## [WHAT YOU SHOULD DO]
Print the line where "柠檬云记账-专业的企业办公财务软件" occurs and every line that follows it in the data below, ending with the last line, precisely as written.

(Saved entries)
----------------------------------------
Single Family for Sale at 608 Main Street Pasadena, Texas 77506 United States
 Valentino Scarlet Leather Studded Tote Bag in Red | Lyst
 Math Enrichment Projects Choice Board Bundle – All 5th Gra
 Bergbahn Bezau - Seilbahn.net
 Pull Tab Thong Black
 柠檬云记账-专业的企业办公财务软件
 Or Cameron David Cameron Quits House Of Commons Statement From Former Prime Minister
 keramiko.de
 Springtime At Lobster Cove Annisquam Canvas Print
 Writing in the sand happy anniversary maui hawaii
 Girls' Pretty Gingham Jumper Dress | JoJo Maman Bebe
----------------------------------------
## [RESULT BELOW]
 柠檬云记账-专业的企业办公财务软件
 Or Cameron David Cameron Quits House Of Commons Statement From Former Prime Minister
 keramiko.de
 Springtime At Lobster Cove Annisquam Canvas Print
 Writing in the sand happy anniversary maui hawaii
 Girls' Pretty Gingham Jumper Dress | JoJo Maman Bebe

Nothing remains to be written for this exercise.